Entwurf zur Fortschreibung des Luftreinhalteplans für Ballungsraum Kassel liegt vor

Fahrverbote sind nicht geplant

Dicke Luft im Kasseler Becken: Die Qualität der Atemluft im Ballungsraum Kassel soll mit der Fortschreibung des Luftreinhalteplans weiter verbessert werden. Archivfoto: Herzog

Kassel. Die Luftqualität im Kasseler Becken soll verbessert werden. Deshalb hat das Hessische Ministerium für Umwelt, Energie, Landwirtschaft und Verbraucherschutz den Entwurf der ersten Fortschreibung des Luftreinhalteplans für den Ballungsraum Kassel vorgelegt.

Drastische Maßnahmen wie Fahrverbote für ältere Autos mit gelben oder roten Abgasplaketten soll es auch künftig noch nicht geben. Von den Umweltbehörden wird hingenommen, dass die Belastung der Luft mit den gefährlichen Stickstoffoxiden noch eine Weile über dem aktuellen Grenzwert liegen wird. „Bis zum Jahr 2015 ist jedoch nicht mit einer Einhaltung des NO2-Immissionsgrenzwertes an allen betroffenen Straßenzügen im Ballungsraum Kassel zu rechnen“, steht im Entwurf.

Weil die Hauptursache für die Stickstoffdioxidbelastung in der Motortechnik liege, sei damit zu rechnen, dass die NO2-Konzentrationen nur langfristig abnehmen würden. Voraussetzung für die Einhaltung der Grenzwerte ab 2015 sei allerdings, „dass der Anteil privater Autofahrten tatsächlich um zehn Prozent reduziert wird“, sagt die hessische Umweltministerin Lucia Puttrich. Zum Ballungsraum Kassel zählen im Luftreinhalteplan auch die Städte und Gemeinden Baunatal, Fuldabrück, Fuldatal, Kaufungen, Lohfelden, Niestetal und Vellmar.

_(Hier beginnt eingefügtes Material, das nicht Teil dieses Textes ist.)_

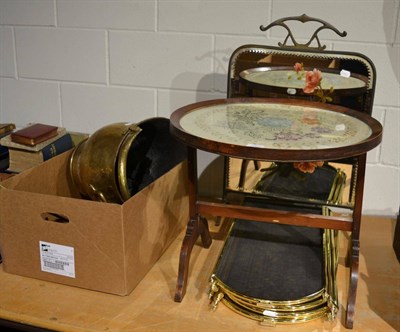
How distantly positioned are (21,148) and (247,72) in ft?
2.03

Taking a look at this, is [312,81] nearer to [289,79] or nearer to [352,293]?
[289,79]

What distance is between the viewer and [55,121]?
1.69m

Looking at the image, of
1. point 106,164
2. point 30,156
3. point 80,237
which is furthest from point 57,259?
point 30,156

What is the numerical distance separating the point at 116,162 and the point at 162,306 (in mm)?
352

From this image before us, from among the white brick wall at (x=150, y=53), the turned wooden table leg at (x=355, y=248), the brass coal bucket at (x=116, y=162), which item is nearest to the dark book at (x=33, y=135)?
the brass coal bucket at (x=116, y=162)

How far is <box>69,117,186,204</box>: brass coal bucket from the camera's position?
117 centimetres

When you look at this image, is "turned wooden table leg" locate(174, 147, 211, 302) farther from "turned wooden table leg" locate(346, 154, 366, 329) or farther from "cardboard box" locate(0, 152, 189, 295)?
"turned wooden table leg" locate(346, 154, 366, 329)

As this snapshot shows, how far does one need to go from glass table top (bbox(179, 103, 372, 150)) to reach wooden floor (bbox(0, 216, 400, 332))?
362mm


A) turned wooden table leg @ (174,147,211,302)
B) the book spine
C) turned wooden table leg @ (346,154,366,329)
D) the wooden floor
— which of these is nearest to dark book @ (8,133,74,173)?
the book spine

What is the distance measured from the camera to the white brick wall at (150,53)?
1340mm

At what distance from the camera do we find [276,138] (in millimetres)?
898

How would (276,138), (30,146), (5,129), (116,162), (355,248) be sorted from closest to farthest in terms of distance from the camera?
(276,138), (355,248), (116,162), (30,146), (5,129)

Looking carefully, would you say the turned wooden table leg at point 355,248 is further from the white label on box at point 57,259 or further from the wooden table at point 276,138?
the white label on box at point 57,259

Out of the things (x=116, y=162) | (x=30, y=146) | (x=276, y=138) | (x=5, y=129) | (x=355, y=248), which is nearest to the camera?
(x=276, y=138)
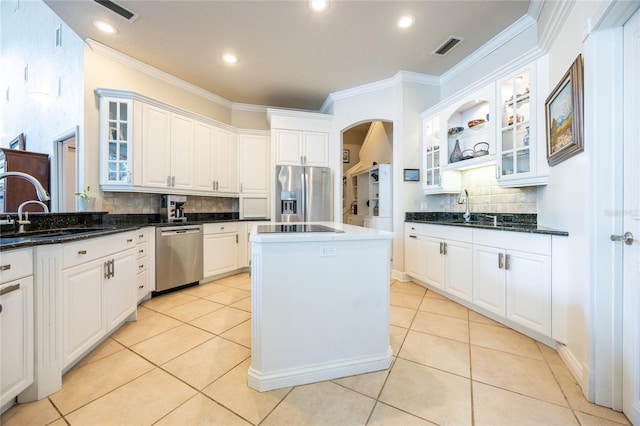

Weiterhin setzt man im Umweltministerium auf die bisherigen Maßnahmen zur Reduzierung der Stickoxidbelastung. Dazu zählen der Ausbau des öffentlichen Nahverkehrs und der Einsatz von abgasarmen Omnibussen, der Bau von Umgehungsstraßen bei Kaufungen und Niestetal und die Steigerung der Attraktivität des Rad- und Fußgängerverkehrs.

Darüber hinaus sollen öffentliche und auch möglichst viele private Gebäude besser wärmegedämmt und zudem mit neuen, sparsamen und umweltfreundlichen Heizungsanlagen ein zusätzlicher Beitrag für bessere Luft geleistet werden. Diesem Ziel sollen auch der weitere Ausbau des Fernwärmenetzes und die Förderprogramme zur Energieeinsparung und Nutzung regenerativer Energie aus Sonne, Wind und Wasserkraft dienen.

Wie das im Luftreinhalteplan gesetzte Ziel, unter dem Leitgedanken „Staufreies Hessen“ auch den Verkehrsfluss in Kassel zu verbessern, mit dem derzeit geplanten Umbau der Altmarkt-Kreuzung mit drei neuen Fußgängerüberwegen in Einklang zu bringen ist, bleibt abzuwarten.

Einwohner im Ballungsraum können bis 8. Juli ihre Anregungen und Bedenken zum Planentwurf mitteilen. Der 88 Seiten dicke Entwurf liegt bis zum 24. Juni in den Rathäusern aus und steht auch im Internet zum Lesen oder Ausdrucken zur Verfügung: Auf den Internetseiten des hessischen Umweltministeriums (www.hmuelv.hessen.de) oder auf der Homepage des Hessischen Landesamtes für Umwelt und Geologie (www.hlug.de).